Joshua Randall
Legend
Bypassing the six gnolls would have been, as you said, a fight in another book. Which makes me think that HP in this book are basically irrelevant.
Correct on both counts. I keep “remembering” that HP matter in the Kingdom of Sorcery trilogy, and I keep being wrong.
There are no fights, there are either total success with barely a consequence outside of crossing off a spell on the list, or death.
Right! The system in Kingdom of Sorcery (such as it is) is not robust enough to have combat as a viable and entertaining option.
Contrast this with the Lone Wolf series: all those orange circles are combat encounters, and each one of those requires several dice rolls to resolve; the relative danger level of the combat depends upon a variety of factors including LW’s starting Combat Skill, the Kai abilities the player selected, the weapon LW wields (well, does it match up with Weaponskill, anyway), etc. Some of the combats have wrinkles around whether you fight groups of enemies one at a time or en mass.
Even in Fighting Fantasy #1, the combat system is already more robust than anything in Kingdom of Sorcery. FF allows you to use your Luck attribute to influence the outcome of a “round”. You may be able to Escape (flee from) the combat, at the cost of taking a hit as you go — this rule is almost verbatim how AD&D works, so FF more accurately models AD&D combat than the AD&D gamebooks do!
The Kingdom of Sorcery gamebooks could have done more to make combat more entertaining and HP more relevant. There are a few instances of multi-round combat, in which you’re not instantly dead after your first failed ability test. We could imagine such passages re-written in a flow as follows:
- Enter combat. Choose whether to cast a spell or fight with your stupidly long staff.
- Round 1. INT test for the spell or DEX test for the staff.
- On a failure, take some HP damage; if you’re still alive, go to 5.
- On a success, you win! Or if the foe is particularly tough, go to 5 anyway.
- Round 2. Harder INT/DEX test as you try to finish off the foe.
- On a failure, you’re dead. (Sorry, but you had two chances and you failed them both.)
- On a success, take some HP damage (you are here because you failed or the foe is tough). If you’re still alive, you win.
This makes the game much less gamey and more narrative than what we're used to.
It depends what we are used to.

Even the skill and stats allocation is barely relevant given the low number of skill checks we've encountered.

——————————

Set problem A — Copy out the rows, starting at the line containing "At what distance" and running through the final row, with both ends included.
Set problem B — Extend the discussion of combat in the Kingdom of Sorcery gamebooks by writing what comes after its final sentence.
These rows have no connection to the discussion of combat in the Kingdom of Sorcery gamebooks.

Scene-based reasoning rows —
——————————

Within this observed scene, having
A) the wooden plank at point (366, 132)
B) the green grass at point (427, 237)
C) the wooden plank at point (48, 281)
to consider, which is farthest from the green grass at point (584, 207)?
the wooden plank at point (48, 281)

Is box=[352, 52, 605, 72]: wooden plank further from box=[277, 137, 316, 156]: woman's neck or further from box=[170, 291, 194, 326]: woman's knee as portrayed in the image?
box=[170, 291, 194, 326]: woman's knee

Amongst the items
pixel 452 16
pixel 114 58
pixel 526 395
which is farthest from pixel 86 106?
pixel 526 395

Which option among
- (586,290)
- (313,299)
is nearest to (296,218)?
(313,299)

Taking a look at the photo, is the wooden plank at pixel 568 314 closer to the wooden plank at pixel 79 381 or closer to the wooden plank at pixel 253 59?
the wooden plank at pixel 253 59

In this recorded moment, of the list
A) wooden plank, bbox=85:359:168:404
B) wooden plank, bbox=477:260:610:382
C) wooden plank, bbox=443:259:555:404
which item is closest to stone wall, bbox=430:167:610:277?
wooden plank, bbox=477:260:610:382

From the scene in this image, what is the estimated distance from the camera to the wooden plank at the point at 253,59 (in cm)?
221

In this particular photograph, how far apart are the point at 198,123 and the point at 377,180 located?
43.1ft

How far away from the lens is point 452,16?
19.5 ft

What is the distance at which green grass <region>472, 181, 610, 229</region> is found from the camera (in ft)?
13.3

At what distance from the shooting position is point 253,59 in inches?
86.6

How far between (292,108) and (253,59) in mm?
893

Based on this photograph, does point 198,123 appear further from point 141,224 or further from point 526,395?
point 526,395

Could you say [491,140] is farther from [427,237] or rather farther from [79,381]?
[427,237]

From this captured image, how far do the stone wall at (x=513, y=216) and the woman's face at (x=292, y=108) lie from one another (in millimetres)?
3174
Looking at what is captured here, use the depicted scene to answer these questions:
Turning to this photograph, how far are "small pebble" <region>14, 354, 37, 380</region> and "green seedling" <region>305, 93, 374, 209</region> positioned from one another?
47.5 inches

——————————

Exercise result A —
At what distance from the shooting position is point 253,59 in inches?
86.6

How far between (292,108) and (253,59) in mm?
893

Based on this photograph, does point 198,123 appear further from point 141,224 or further from point 526,395?
point 526,395

Could you say [491,140] is farther from [427,237] or rather farther from [79,381]?
[427,237]

From this captured image, how far do the stone wall at (x=513, y=216) and the woman's face at (x=292, y=108) lie from one another (in millimetres)?
3174
Looking at what is captured here, use the depicted scene to answer these questions:
Turning to this photograph, how far are "small pebble" <region>14, 354, 37, 380</region> and "green seedling" <region>305, 93, 374, 209</region> positioned from one another?
47.5 inches

Exercise result B —
I am now curious how the number of skill checks in a Kingdom of Sorcery book compares on a percentage basis with the number of “skill checks” in a FF or LW book. I’d have to count up all the instances when you’re instructed to roll dice, and make some estimate of how long combat lasts in FF/LW….
Carr is what, 10th level?
We determined he’s 6th level based on the spells he has prepared (maximum 3rd level). However, I may need to revisit Carr’s level based on some other clues I picked up while doing my grad school style close reading of this book…. (Cue mysterious music.)
I don't think it offers a particularly satisfying game experience vs a good reading experience.
I enjoyed this gamebook a lot more before I read it so closely and critiqued it.

But if I put myself back in a 13-year-old’s shoes, who is reading-slash-playing the book for fun, with sense of wonder dialed up to 10 and sarcastic observational humor dialed down to 0, then it’s more satisfying. The book does have an Empire Strikes Back feel to it (to continue our Star Wars comparisons!) in that the enemy are mostly successful while the heroes are mostly unsuccessful — which raises the stakes for the third and final book.
- Thayne dies.
- Everyone who didn’t escape College Arcane dies.
- Dalris almost gets seduced by a gross bird demon. (This scene still shocks and amazes me to this day!)
- The Sceptre of Bhukod is shown to be impotent when needed most.
- Arno has the latest and greatest magical artifact and Carr doesn’t.
- Wealwood gets invaded and Perth is forced to flee.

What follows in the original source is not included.